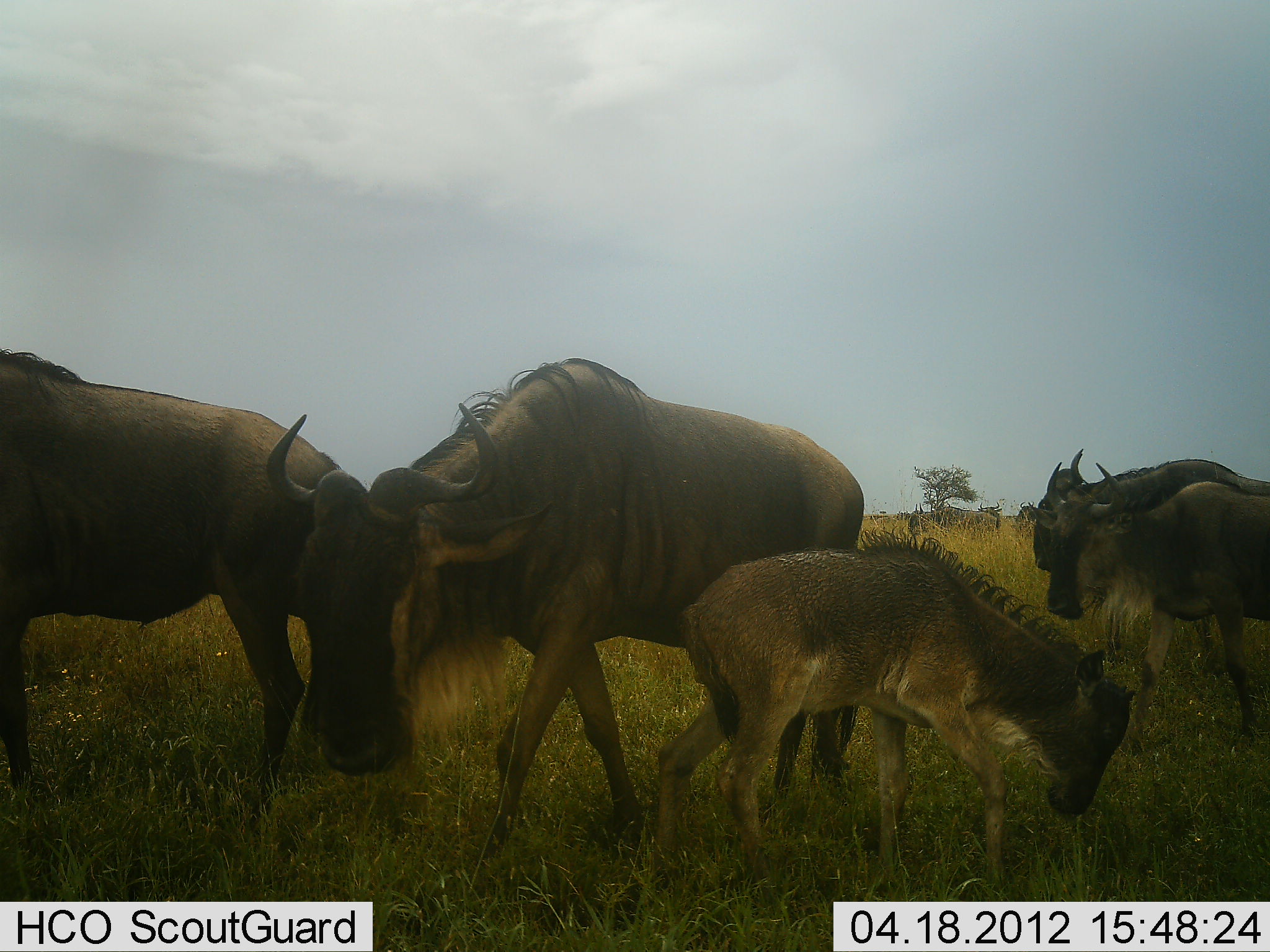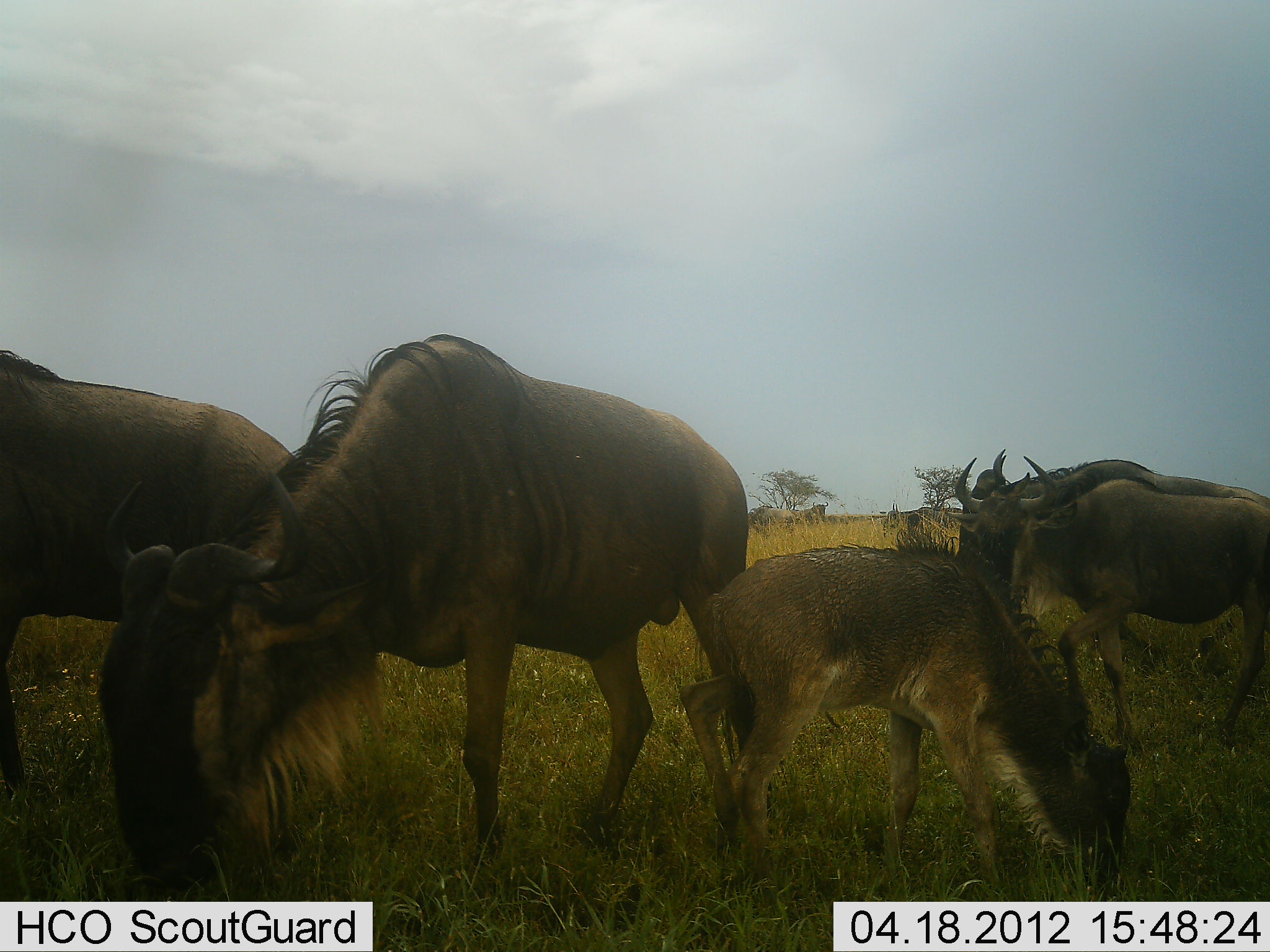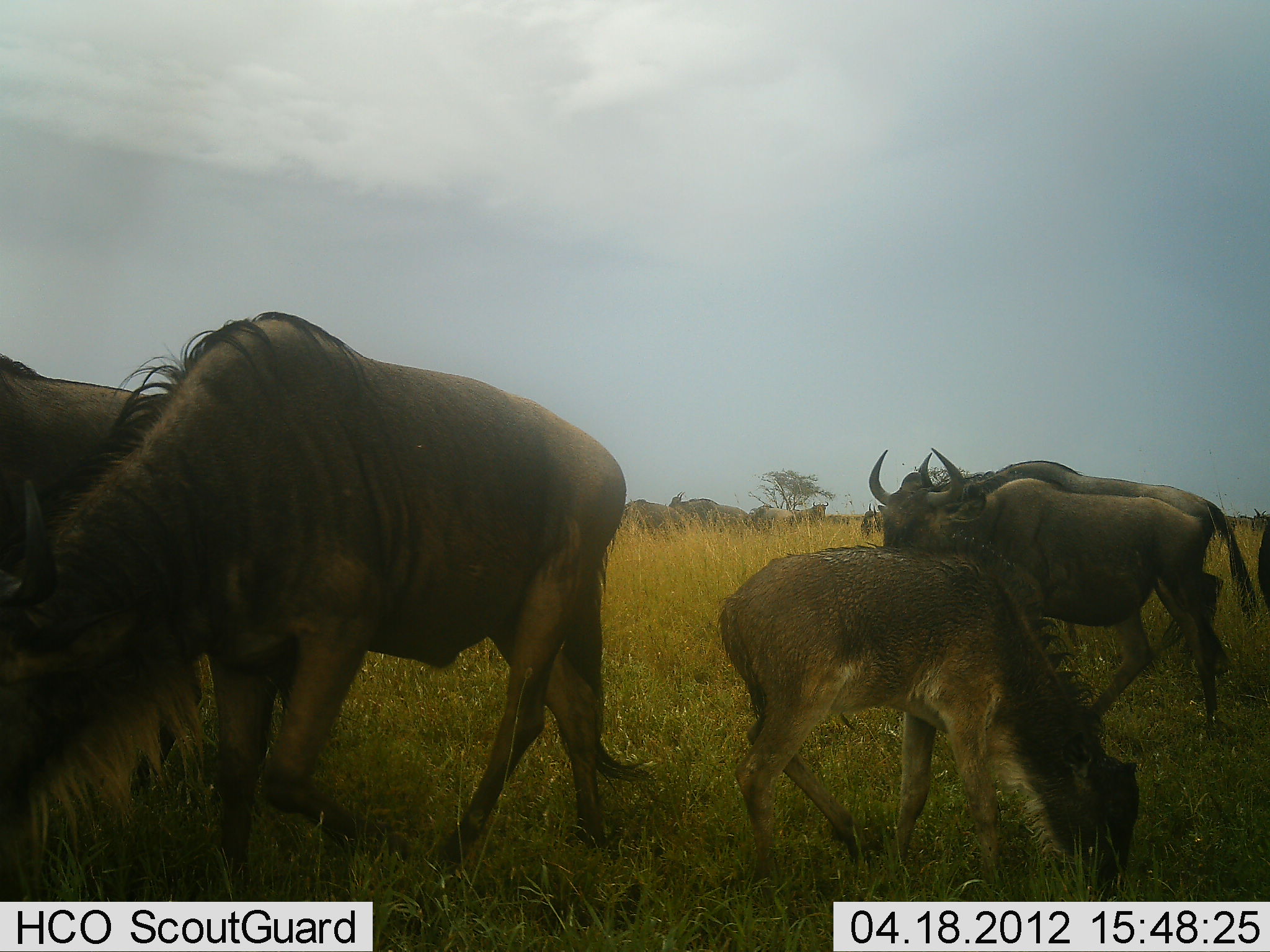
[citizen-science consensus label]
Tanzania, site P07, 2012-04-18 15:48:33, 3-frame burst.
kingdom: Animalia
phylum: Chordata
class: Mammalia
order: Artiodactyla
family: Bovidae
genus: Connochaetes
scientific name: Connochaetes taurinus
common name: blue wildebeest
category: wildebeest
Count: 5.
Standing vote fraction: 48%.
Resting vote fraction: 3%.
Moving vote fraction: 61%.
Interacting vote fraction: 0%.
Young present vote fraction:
○ ○ ○ ○
▸ **GOAL OF THE EXERCISE**: Please repeat every record exactly, leaving the pictures out.

▸ **EXERCISE ANSWER**:
[citizen-science consensus label]
Tanzania, site P07, 2012-04-18 15:48:33, 3-frame burst.
kingdom: Animalia
phylum: Chordata
class: Mammalia
order: Artiodactyla
family: Bovidae
genus: Connochaetes
scientific name: Connochaetes taurinus
common name: blue wildebeest
category: wildebeest
Count: 5.
Standing vote fraction: 48%.
Resting vote fraction: 3%.
Moving vote fraction: 61%.
Interacting vote fraction: 0%.
Young present vote fraction:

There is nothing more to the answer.